» **TASK DETAILS**
Repeat word for word the line with "Is (x=76, y=213)" and every line after it until the records below run out.

» **EXERCISE INPUT**

========================================

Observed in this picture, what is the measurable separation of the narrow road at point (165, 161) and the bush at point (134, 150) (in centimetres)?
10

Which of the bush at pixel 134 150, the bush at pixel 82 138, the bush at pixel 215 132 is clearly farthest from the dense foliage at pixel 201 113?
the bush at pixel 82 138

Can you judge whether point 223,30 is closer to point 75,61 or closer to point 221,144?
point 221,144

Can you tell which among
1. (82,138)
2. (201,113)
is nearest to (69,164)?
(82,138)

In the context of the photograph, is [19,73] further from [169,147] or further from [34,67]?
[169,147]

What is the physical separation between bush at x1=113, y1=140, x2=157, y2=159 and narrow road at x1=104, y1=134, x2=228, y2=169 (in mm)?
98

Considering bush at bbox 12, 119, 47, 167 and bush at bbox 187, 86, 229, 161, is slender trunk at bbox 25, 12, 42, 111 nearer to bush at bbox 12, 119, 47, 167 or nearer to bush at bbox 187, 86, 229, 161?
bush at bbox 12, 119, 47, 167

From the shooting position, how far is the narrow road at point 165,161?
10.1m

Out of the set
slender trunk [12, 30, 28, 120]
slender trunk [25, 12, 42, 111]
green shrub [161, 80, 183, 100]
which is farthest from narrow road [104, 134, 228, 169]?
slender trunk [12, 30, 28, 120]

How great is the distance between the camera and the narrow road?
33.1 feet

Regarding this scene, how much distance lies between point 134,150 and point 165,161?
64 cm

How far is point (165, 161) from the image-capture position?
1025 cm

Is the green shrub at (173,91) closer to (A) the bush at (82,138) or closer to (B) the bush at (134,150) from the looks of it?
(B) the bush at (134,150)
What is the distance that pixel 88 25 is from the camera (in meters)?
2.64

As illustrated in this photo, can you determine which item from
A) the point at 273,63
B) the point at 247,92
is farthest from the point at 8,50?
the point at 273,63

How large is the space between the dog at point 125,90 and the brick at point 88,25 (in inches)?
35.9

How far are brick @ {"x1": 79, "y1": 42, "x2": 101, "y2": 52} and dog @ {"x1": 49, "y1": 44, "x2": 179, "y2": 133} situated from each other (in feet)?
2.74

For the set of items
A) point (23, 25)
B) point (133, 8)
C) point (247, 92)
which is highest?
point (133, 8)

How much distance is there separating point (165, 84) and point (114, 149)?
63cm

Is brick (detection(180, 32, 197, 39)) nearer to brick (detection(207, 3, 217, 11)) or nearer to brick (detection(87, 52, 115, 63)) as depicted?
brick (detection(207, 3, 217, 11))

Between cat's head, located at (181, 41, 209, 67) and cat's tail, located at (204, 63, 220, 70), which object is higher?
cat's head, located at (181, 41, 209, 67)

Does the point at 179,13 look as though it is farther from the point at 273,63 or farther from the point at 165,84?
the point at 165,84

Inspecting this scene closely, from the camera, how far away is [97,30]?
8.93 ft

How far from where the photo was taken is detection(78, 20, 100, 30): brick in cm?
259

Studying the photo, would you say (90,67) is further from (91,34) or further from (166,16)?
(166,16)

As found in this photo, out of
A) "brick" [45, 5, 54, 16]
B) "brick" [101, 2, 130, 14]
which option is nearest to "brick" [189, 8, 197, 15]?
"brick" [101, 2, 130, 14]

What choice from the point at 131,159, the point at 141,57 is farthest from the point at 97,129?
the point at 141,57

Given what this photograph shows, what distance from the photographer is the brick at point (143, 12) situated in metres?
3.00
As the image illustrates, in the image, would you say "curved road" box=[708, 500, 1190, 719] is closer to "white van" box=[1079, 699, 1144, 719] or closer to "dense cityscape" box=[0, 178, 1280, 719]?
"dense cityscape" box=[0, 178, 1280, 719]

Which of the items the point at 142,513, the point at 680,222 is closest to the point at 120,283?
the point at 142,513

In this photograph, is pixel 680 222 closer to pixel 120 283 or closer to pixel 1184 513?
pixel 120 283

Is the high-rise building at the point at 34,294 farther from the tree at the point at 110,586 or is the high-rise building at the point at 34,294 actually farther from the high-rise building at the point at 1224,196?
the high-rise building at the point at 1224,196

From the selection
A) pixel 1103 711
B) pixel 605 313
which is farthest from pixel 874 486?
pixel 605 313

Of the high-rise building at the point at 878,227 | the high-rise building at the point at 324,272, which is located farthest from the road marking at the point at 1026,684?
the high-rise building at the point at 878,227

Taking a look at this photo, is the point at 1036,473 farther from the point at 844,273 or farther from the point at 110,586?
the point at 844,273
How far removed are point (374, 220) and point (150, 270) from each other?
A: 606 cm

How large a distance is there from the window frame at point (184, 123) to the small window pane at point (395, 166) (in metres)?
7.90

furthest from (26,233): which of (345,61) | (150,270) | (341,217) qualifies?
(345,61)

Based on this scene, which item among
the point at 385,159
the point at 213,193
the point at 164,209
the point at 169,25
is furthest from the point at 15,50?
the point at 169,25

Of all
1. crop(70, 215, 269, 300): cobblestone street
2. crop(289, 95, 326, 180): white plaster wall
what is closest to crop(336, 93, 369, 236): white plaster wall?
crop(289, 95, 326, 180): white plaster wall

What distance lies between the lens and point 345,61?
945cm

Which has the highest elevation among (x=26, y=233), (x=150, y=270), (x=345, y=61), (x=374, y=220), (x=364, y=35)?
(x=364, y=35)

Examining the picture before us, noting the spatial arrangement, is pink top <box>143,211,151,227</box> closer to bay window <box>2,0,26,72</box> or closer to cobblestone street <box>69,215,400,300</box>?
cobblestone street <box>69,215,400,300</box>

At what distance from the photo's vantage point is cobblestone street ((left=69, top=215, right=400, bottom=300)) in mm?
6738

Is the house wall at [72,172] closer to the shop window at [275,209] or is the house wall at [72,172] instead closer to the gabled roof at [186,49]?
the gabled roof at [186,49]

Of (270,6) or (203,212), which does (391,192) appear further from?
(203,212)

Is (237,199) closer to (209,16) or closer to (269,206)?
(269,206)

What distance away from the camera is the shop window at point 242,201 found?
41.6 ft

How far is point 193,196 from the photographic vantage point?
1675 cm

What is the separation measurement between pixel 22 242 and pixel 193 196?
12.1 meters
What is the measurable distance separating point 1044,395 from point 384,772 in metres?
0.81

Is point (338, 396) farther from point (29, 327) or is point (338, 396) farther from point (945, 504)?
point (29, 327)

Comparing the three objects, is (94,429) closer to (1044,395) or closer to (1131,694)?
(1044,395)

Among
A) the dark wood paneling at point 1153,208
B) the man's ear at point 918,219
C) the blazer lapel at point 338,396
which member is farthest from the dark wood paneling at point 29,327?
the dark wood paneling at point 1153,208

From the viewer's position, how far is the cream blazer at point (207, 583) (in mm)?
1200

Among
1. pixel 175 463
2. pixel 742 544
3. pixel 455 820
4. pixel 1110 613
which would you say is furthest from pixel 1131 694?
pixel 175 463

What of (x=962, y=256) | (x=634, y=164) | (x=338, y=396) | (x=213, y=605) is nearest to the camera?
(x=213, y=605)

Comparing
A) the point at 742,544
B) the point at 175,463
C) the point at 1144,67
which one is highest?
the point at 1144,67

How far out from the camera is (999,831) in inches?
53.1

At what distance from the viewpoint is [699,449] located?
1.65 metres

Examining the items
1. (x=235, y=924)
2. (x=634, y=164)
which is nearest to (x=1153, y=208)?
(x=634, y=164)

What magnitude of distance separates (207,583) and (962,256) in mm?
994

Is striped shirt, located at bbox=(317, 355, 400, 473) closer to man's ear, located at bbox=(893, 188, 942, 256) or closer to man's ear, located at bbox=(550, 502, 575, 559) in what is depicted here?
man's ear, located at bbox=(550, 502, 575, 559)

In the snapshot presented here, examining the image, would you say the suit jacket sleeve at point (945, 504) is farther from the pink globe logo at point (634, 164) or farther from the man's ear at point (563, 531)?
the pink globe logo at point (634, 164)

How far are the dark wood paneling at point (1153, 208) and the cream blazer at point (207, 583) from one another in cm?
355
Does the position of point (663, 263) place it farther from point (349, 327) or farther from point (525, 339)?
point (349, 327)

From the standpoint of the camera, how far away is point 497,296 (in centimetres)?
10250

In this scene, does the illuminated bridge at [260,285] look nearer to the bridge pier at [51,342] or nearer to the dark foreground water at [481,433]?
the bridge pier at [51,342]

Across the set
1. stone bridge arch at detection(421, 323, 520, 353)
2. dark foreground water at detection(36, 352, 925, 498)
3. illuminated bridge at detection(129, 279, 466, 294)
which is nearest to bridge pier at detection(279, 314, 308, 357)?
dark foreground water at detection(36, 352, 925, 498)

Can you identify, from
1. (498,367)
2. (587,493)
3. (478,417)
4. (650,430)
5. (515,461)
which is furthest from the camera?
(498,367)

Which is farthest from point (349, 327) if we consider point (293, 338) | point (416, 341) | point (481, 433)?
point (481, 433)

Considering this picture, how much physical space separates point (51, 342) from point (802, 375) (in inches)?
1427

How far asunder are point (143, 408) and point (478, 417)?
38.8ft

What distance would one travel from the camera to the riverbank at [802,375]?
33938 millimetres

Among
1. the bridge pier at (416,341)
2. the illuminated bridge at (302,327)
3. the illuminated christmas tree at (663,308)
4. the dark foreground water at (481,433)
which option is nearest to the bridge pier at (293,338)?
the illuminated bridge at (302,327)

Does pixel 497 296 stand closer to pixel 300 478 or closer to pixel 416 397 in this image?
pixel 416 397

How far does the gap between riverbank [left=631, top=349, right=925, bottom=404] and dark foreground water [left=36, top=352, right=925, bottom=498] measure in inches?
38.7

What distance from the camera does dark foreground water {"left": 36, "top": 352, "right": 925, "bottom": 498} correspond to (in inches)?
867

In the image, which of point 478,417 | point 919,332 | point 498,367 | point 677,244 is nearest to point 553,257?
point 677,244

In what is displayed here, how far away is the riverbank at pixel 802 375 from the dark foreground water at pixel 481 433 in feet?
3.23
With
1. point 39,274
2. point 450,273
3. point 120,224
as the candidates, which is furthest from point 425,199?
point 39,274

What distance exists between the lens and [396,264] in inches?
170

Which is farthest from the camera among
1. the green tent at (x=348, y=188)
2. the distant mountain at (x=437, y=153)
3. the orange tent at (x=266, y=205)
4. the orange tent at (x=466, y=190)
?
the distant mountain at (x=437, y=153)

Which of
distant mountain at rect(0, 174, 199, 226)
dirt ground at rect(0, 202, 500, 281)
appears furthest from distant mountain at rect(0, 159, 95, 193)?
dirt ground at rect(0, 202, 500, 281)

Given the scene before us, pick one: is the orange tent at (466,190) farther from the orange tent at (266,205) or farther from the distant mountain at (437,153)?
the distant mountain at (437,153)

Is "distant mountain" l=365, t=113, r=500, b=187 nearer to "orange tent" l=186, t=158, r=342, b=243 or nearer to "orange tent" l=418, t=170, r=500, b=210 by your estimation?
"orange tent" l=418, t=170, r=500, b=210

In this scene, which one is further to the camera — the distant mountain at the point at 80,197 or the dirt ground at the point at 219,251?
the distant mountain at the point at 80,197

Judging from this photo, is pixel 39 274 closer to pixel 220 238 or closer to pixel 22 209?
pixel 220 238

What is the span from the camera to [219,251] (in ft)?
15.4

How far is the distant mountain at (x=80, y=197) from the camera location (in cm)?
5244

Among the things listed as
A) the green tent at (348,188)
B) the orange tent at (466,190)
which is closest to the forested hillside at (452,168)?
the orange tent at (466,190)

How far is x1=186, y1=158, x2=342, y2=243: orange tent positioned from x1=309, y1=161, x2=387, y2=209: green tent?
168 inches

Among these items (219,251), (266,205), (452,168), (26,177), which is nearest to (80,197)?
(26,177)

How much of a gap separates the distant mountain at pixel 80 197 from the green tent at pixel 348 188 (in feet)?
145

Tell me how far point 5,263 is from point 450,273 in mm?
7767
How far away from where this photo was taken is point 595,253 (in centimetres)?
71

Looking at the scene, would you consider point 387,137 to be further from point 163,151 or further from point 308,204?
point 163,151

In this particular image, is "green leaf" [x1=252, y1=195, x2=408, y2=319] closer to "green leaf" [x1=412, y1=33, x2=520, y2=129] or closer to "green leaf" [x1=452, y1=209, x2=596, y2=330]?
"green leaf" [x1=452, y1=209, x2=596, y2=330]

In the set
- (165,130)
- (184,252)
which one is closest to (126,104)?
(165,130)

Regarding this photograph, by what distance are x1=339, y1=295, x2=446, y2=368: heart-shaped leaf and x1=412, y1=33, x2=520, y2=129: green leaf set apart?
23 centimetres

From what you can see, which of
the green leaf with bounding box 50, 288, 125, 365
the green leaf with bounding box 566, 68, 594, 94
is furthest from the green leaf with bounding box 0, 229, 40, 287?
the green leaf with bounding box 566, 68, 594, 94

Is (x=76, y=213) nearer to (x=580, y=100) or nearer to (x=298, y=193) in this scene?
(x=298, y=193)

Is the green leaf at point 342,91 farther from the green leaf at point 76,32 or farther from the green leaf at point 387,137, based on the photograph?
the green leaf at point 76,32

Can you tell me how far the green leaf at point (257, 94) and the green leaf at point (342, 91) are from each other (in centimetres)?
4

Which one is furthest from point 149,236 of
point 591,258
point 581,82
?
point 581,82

========================================

» **CORRECT RESULT**
Is (x=76, y=213) nearer to (x=580, y=100) or nearer to (x=298, y=193) in this scene?
(x=298, y=193)

Is the green leaf at point 342,91 farther from the green leaf at point 76,32 or farther from the green leaf at point 387,137, based on the photograph?
the green leaf at point 76,32

Can you tell me how far the green leaf at point (257, 94) and the green leaf at point (342, 91) are from each other (in centimetres)?
4

Which one is furthest from point 149,236 of
point 591,258
point 581,82
?
point 581,82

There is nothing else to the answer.